じっと見ていた三人の一年生は、絵が書き終わると同時に、
笑い始めました。
「へのへのもしじだって」
「へんだよね」
「へのへのもへじだよね」
そう言って騒いでいる一年生たちに向かって、おねえさんは、
少しむきになって言いました。
「へのへのもしじなの。

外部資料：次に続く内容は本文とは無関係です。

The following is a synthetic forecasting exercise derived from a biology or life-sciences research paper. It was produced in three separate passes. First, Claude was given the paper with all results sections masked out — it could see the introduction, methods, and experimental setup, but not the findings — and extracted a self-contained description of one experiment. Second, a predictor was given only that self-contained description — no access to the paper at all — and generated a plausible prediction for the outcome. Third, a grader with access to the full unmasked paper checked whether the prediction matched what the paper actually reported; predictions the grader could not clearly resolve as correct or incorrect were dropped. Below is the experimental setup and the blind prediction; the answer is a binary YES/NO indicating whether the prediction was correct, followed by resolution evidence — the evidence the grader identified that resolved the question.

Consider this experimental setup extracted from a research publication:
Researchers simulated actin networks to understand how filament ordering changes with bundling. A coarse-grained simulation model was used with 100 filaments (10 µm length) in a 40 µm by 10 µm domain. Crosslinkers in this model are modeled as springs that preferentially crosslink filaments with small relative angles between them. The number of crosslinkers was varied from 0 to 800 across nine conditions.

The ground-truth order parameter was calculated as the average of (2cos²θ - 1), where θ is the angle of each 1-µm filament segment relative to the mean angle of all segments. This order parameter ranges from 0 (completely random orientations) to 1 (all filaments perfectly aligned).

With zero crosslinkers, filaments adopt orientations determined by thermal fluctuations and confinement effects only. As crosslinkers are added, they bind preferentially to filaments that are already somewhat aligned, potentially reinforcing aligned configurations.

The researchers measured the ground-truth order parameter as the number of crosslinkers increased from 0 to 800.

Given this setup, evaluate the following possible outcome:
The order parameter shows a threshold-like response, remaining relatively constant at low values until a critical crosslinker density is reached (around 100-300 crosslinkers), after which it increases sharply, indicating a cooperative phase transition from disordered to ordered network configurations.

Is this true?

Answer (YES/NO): NO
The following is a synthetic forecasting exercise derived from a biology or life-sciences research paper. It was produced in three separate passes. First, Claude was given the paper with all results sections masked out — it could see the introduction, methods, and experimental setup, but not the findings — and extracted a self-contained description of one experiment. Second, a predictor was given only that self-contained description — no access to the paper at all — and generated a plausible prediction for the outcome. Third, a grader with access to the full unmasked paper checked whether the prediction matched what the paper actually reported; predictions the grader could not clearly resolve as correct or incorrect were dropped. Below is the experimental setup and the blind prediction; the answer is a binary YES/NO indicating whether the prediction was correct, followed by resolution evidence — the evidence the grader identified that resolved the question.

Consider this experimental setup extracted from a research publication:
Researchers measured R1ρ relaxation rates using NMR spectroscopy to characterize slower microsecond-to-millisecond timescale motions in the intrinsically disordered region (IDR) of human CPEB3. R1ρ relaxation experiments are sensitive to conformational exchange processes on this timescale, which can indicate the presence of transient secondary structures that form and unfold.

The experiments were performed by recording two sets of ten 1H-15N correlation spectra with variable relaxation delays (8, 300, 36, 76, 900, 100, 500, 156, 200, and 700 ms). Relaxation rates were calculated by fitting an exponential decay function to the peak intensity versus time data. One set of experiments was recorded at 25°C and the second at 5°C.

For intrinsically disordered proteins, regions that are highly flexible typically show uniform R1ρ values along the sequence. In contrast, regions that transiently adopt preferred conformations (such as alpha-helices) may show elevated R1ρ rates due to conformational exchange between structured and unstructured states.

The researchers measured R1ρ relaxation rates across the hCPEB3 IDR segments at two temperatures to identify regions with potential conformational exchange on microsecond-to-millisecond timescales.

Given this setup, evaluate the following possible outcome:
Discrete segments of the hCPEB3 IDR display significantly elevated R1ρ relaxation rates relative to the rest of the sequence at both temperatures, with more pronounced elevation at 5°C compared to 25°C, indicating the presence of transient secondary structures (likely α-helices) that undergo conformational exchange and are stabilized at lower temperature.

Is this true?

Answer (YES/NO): YES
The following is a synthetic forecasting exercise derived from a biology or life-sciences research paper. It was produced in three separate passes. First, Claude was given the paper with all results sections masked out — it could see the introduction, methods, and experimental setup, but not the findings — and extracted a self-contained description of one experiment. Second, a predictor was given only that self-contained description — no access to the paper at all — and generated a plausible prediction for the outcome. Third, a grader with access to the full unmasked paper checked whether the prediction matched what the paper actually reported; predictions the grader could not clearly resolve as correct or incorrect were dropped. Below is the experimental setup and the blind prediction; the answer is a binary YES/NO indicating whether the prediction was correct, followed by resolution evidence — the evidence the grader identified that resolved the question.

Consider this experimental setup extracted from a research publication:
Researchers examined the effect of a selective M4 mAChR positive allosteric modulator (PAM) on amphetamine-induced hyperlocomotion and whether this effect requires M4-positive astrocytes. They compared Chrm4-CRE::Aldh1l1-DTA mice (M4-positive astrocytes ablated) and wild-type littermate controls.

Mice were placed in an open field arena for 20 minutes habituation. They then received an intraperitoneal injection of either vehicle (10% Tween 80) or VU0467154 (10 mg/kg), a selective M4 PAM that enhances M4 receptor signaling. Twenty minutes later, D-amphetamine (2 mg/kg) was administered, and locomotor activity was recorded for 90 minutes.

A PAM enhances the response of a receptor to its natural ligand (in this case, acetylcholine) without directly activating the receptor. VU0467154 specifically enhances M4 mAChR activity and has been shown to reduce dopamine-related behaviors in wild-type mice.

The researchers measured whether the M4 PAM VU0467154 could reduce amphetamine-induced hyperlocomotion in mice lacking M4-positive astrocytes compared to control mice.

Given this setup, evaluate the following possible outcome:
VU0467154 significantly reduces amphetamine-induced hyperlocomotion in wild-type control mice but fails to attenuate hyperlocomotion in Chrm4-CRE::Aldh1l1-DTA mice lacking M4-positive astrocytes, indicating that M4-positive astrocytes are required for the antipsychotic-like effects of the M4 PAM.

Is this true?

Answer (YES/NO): NO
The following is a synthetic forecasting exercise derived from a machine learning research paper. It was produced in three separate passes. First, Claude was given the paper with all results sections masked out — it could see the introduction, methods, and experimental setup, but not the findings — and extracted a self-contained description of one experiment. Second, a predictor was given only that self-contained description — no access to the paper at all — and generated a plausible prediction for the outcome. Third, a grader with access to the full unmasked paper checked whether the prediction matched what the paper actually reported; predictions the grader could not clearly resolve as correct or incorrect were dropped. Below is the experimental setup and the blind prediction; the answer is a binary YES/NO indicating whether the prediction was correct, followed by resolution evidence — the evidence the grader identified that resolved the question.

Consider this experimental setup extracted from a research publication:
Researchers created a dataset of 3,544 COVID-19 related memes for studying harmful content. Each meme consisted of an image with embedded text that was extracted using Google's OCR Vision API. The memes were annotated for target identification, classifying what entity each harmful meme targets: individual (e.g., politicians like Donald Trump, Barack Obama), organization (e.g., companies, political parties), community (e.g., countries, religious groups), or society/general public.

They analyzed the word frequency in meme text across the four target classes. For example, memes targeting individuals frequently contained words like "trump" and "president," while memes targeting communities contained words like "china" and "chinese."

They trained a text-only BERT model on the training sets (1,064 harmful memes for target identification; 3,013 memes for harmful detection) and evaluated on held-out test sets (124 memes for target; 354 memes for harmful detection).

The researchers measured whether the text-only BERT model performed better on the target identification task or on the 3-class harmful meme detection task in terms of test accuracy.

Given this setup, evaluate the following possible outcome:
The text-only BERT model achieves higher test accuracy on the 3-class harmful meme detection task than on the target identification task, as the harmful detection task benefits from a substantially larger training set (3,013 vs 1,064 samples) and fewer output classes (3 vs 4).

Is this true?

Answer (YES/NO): NO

だってもへじだとすねているみたいじゃない」
言われた一年生たちも、へのへのもしじを見ながら
負けずに言い返します。
「だって、もしじじゃおこっているみたいで変だよ」
とたんに、四人の小学生は、「もへじ」と「もしじ」の
絵を見ながら、どっちが本当なのか、せきを切ったように
しゃべり始めました。
窓に書かれた二人の「へのへの」も、どっちがほんものなのか、
かたずをのんで小学生たちを見ています。
そこだけが違う世界のように、バスの中で、小学生たちは
きゃっきゃっと騒ぎ続けていました。
きゅうに、おねえさんは降車ボタンを押すと、
一年生たちに言いました。
「そろそろ駅に着くよ。さ、降りましょ」
すると、三人の一年生は、二人の「へのへの」のことなど
すっかり忘れて、バスから降りることで頭が一杯になったようで、
バスが停留所に止まると、
「着いた着いた」
「降りなきゃ」
と口々に言いながら、上級生にくっつくようにして
バスの出口に向かいました。
窓に書かれたへのへのもへじとへのへのもしじは、
小学生たちの後ろ姿を見ているようでした。
にこにこ笑っているようでした。
いってらっしゃいと言っているようでした。